Para Le Monde el cuento es muy sencillo, el problema que sitúa a Venezuela al borde de una guerra civil, como bien se afirma en el editorial del 27 de diciembre, es de naturaleza táctica, de buenos modales. Según el diario francés Hugo Chávez “encarna la legalidad democrática…[es] un gerente con una tradición populista generosa, que gobierna sin real programa y sin equipo…que llevó a cabo una reforma agraria interesante; que promovió una legislación que fortalece el poder del Estado sobre los hidrocarburos. Pero rápidamente, practicando una retórica revolucionaria incendiaria, se enojó con el único [partido] -el Movimiento al Socialismo- que le hubiera podido ayudar a conducir una política reformista”.

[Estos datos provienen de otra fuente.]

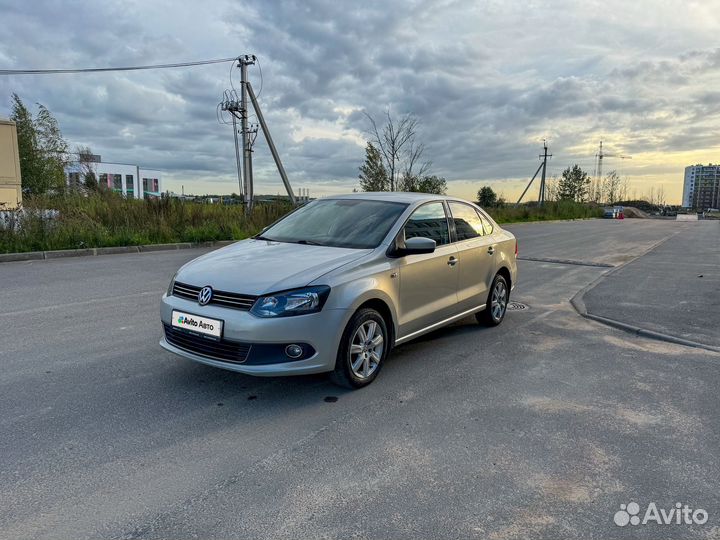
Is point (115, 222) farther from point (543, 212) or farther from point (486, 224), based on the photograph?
point (543, 212)

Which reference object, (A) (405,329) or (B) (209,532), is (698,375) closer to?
(A) (405,329)

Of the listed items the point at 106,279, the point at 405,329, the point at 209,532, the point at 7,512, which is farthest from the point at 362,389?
the point at 106,279

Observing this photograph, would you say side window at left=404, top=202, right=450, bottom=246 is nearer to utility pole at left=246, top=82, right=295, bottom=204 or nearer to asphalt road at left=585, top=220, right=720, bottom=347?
asphalt road at left=585, top=220, right=720, bottom=347

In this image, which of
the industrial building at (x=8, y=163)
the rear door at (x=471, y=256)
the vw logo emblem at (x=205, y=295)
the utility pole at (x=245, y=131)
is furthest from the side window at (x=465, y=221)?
the industrial building at (x=8, y=163)

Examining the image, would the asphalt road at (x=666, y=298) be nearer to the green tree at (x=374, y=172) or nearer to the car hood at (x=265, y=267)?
the car hood at (x=265, y=267)

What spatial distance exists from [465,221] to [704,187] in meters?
140

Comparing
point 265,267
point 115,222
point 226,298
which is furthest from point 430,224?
point 115,222

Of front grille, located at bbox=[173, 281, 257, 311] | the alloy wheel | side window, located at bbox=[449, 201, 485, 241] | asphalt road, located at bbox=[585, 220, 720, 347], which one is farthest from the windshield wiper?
asphalt road, located at bbox=[585, 220, 720, 347]

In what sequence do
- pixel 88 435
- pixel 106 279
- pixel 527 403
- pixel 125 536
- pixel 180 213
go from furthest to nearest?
pixel 180 213 < pixel 106 279 < pixel 527 403 < pixel 88 435 < pixel 125 536

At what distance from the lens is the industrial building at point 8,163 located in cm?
1911

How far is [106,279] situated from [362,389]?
679 centimetres

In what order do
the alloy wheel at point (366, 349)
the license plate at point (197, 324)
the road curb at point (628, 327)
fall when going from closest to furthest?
1. the license plate at point (197, 324)
2. the alloy wheel at point (366, 349)
3. the road curb at point (628, 327)

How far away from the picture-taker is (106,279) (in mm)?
9133

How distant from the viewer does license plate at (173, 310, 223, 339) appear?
372 centimetres
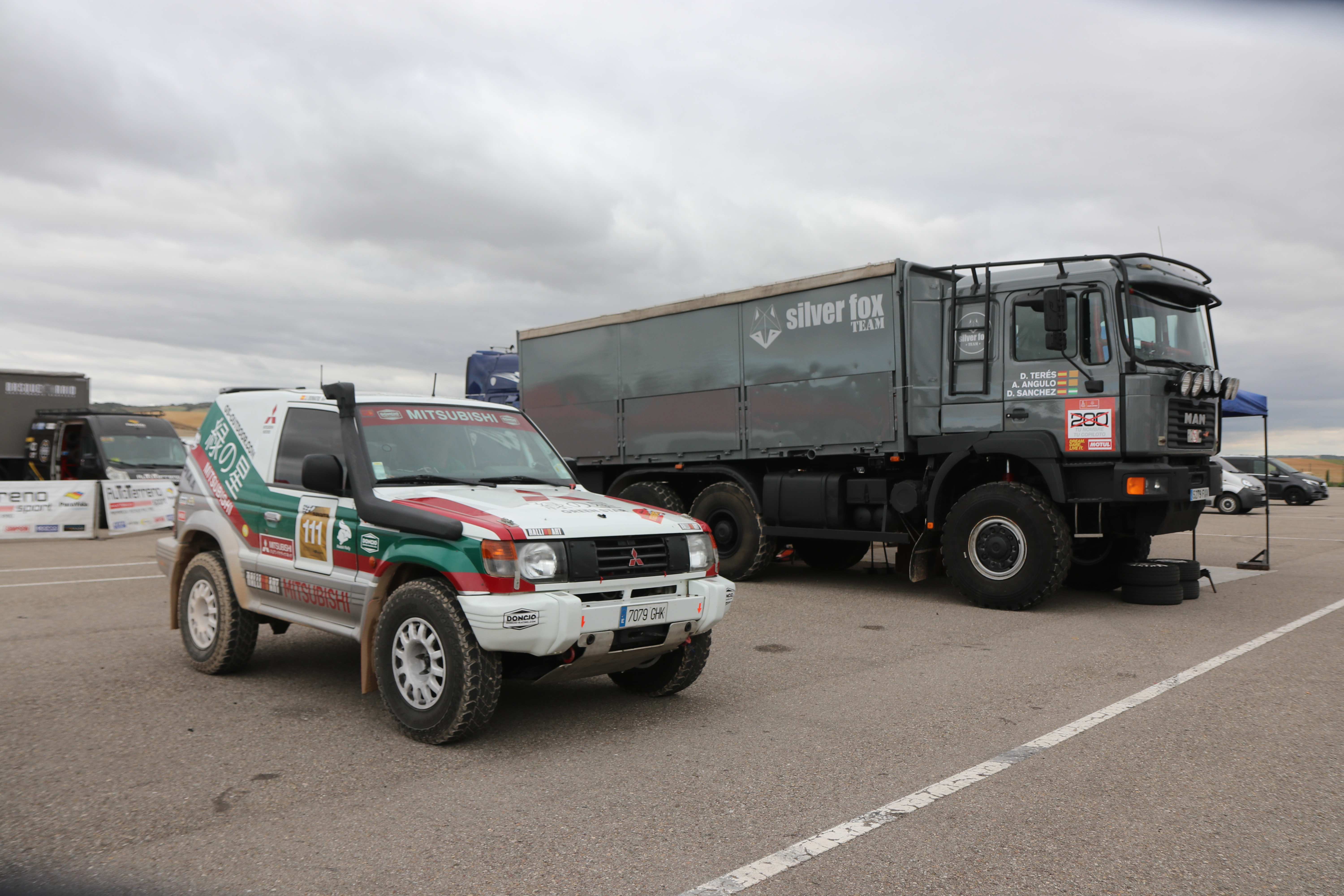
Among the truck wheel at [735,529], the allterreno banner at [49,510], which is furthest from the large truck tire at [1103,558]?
the allterreno banner at [49,510]

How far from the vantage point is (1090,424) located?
9.64 m

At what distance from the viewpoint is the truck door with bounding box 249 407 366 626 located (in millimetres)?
5617

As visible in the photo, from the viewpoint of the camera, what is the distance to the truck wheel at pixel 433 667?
15.8 feet

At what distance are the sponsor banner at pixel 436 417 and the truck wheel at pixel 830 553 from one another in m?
7.22

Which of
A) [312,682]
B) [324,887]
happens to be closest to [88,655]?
[312,682]

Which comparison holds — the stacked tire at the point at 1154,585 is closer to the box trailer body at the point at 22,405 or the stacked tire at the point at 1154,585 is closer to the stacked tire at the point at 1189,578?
the stacked tire at the point at 1189,578

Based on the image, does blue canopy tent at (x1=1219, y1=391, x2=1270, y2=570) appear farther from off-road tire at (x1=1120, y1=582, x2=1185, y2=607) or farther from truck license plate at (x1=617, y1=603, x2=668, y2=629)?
truck license plate at (x1=617, y1=603, x2=668, y2=629)

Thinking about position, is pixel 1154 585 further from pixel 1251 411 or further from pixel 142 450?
pixel 142 450

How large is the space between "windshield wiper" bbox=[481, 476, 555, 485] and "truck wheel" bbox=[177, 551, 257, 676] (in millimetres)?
1957

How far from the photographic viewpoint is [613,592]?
5.08 metres

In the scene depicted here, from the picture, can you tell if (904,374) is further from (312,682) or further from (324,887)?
(324,887)

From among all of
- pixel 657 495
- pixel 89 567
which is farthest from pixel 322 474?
pixel 89 567

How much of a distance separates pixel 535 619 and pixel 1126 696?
12.7ft

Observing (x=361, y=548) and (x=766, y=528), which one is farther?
(x=766, y=528)
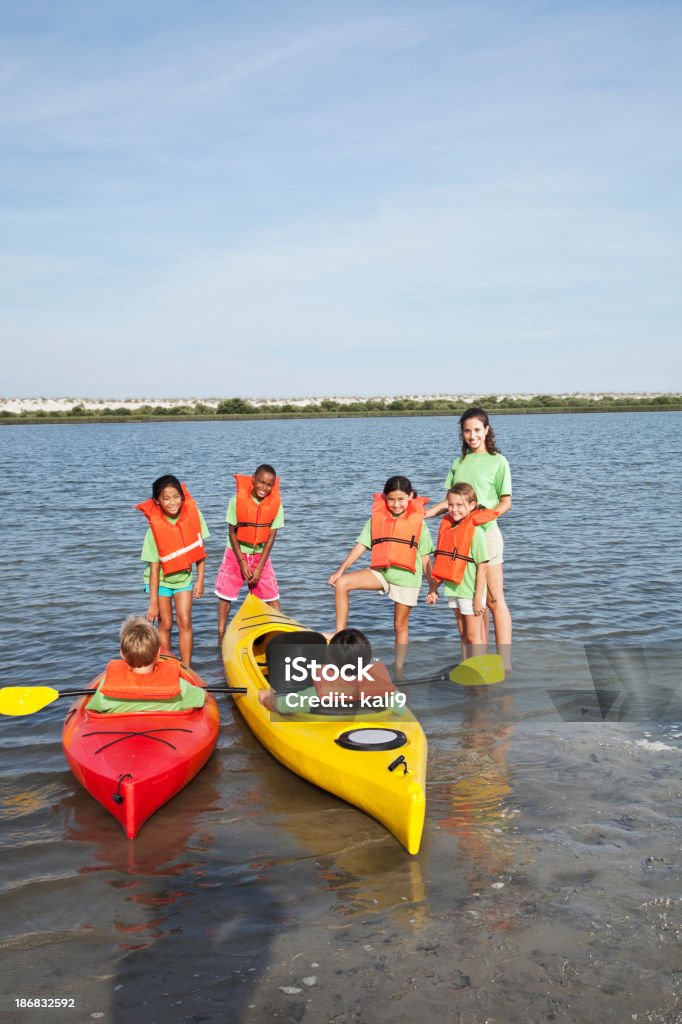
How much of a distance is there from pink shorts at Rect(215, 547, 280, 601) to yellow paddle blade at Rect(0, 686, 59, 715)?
2.22 m

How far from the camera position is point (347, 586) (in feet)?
22.4

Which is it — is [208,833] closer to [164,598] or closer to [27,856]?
[27,856]

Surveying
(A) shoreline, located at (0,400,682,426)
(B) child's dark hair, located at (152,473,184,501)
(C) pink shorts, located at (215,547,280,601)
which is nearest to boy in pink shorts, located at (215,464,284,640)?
(C) pink shorts, located at (215,547,280,601)

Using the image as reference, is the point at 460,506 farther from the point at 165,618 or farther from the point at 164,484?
the point at 165,618

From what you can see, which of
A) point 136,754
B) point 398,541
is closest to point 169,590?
point 398,541

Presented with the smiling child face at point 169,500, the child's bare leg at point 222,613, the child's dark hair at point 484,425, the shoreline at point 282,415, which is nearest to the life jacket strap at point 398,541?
the child's dark hair at point 484,425

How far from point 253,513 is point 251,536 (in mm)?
228

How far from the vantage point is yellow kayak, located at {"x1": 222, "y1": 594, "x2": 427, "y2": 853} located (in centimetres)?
457

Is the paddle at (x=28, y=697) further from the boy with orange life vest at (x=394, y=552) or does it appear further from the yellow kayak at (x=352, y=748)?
Result: the boy with orange life vest at (x=394, y=552)

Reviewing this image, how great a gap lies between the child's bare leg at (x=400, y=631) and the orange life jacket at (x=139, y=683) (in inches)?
83.0

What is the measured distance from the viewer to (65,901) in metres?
4.20

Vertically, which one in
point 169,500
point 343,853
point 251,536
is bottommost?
point 343,853

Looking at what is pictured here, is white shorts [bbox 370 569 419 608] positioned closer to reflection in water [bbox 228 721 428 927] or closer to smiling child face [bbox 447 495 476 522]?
smiling child face [bbox 447 495 476 522]

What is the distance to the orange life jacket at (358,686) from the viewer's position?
550 cm
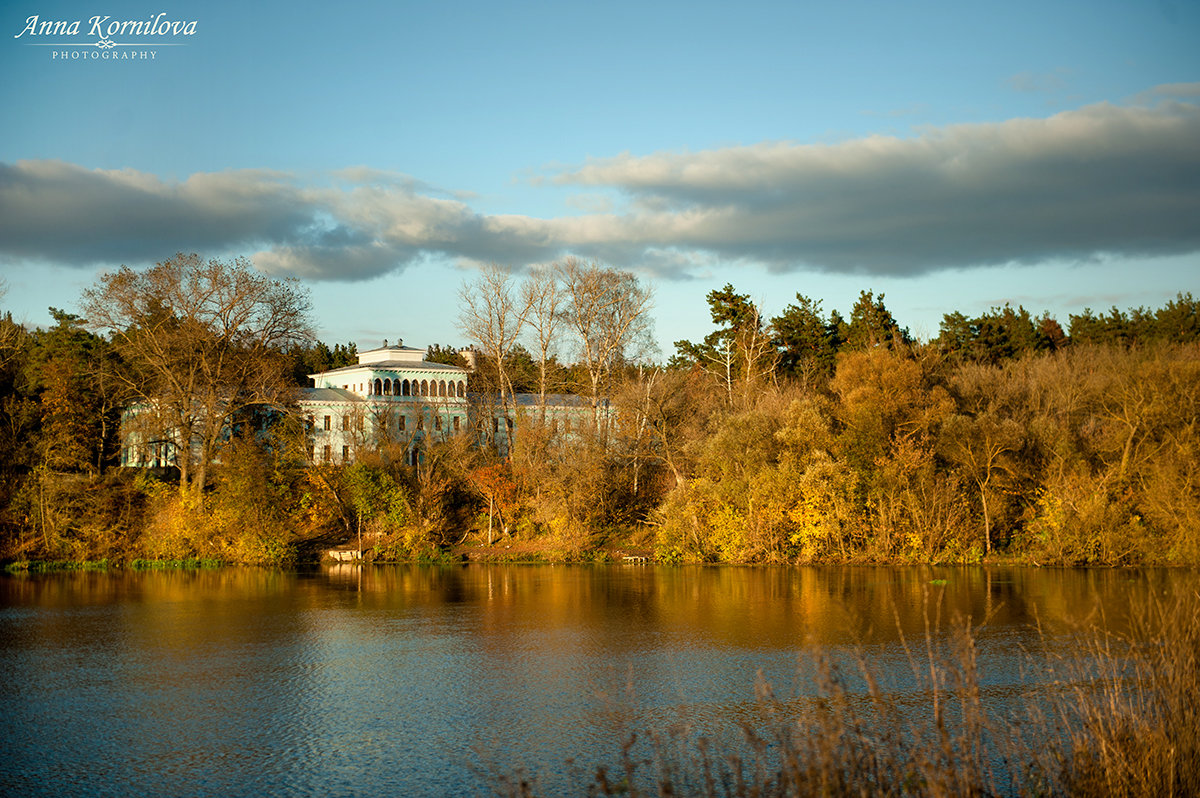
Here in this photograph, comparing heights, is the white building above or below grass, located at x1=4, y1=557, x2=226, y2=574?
above

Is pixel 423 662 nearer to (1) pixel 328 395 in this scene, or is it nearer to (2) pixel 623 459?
(2) pixel 623 459

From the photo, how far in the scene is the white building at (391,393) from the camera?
7031cm

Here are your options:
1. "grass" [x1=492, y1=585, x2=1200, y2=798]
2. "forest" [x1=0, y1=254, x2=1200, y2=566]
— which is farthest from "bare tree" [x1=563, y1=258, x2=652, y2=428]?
"grass" [x1=492, y1=585, x2=1200, y2=798]

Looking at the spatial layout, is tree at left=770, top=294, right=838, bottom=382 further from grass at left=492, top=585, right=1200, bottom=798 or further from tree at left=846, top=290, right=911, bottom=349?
grass at left=492, top=585, right=1200, bottom=798

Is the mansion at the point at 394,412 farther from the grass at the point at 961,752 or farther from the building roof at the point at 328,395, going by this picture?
the grass at the point at 961,752

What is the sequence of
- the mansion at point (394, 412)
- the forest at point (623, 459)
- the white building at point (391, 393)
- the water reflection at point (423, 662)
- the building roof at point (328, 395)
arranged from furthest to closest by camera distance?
the building roof at point (328, 395)
the white building at point (391, 393)
the mansion at point (394, 412)
the forest at point (623, 459)
the water reflection at point (423, 662)

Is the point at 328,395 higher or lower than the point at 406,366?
lower

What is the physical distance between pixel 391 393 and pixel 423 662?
58030 millimetres

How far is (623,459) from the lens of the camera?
53406 mm

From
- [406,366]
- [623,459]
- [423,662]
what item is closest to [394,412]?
[406,366]

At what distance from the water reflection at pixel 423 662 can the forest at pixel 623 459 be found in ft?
17.3

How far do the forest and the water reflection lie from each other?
529 centimetres

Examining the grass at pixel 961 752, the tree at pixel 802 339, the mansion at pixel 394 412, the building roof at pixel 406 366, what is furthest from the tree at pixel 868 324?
the grass at pixel 961 752

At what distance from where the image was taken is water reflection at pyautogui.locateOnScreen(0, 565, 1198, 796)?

“Mes chères amies” este no es un problema táctico, no es un problema de cocina política, de aderezos y fondos. Este es un problema de principios democráticos, de traición a la esperanza de ese pueblo que en 1999 votó mayoritariamente por Hugo Chávez y que hoy está siendo gobernado por un déspota, un caudillo militar al mejor estilo del sangriento siglo XIX. Hugo Chávez copió y exacerbó todos lo males del modelo político del macho paternalista latinoamericano, es la razón del más fuerte y hoy hace uso del aparato del Estado para promover la violencia en contra de sus adversarios. Ya no es un líder que encarna la “legalidad democrática”. La legitimidad originaria no constituye razón suficiente para sustentar el principio democrático ni constitucional de su gobierno en la actualidad, pues tal y como reza el Informe de la Corte Interamericana de Derechos Humanos presentado a raíz d los sucesos del 11 de abril del año pasado, “la falta de independencia del Poder Judicial, las limitaciones a la libertad de expresión, el estado deliberativo en que se encuentran las Fuerzas Armadas, el grado extremo de polarización de la sociedad, el accionar de grupos de exterminio, la poca credibilidad de las instituciones de control , la falta de coordinación entre las fuerzas de seguridad” representan una clara debilidad del Estado de Derecho, del sistema democrático.

¿Un baño de sangre?

Las atrocidades del gobierno de Hugo Chávez saltan a la vista. Negarlo, silenciarlo, olvidarlo, constituye un asesinato al periodismo y a la causa social, es una traición a la Solidaridad de “izquierda”, proletaria, socialista, humanista, como quiera que se llame.

Ser de “izquierda” o de “derecha” en París y Berlín no tiene el mismo sentido que en Bogotá y Caracas. Se puede “globalizar” la economía, no así el pensamiento ni la manera de entender al hombre. Esta “izquierda” cabezona ha caído en la trampa que le tendió el “modelo liberal”; no podía suceder de otro modo, de tal palo tal astilla. Estos materialistas militantes siempre tropiezan con la misma piedra, la historia y sus matices.

Sirvan estas líneas como una cordial invitación a comprender en forma más justa y profunda la crisis que atraviesa Venezuela y América latina. A marchar al lado de la creatividad y la inteligencia, esas condiciones tan ajenas al militarismo cavernícola liderado por el señor Chávez y aupado por Le Monde muy cómodamente desde “la ciudad Luz”.

Hugo Chávez en una rueda de prensa ofrecida el pasado 2 de enero en la sede de la Embajada venezolana en Brasilia aseguró que «los que cierran el camino a la revolución pacífica lo abren a la revolución violenta. Eso es lo que está en juego en América Latina». ¿Estarían dispuestos los periodistas e intelectuales de Le Monde a justificar este baño de sangre?

(*): Comunicador social venezolano. Master en Artes del Espectáculo y D.E.S en Gestión Cultural en la Universidad Libre de Bruselas. Se especializa en programas de intercambio cultural entre Europa y América latina.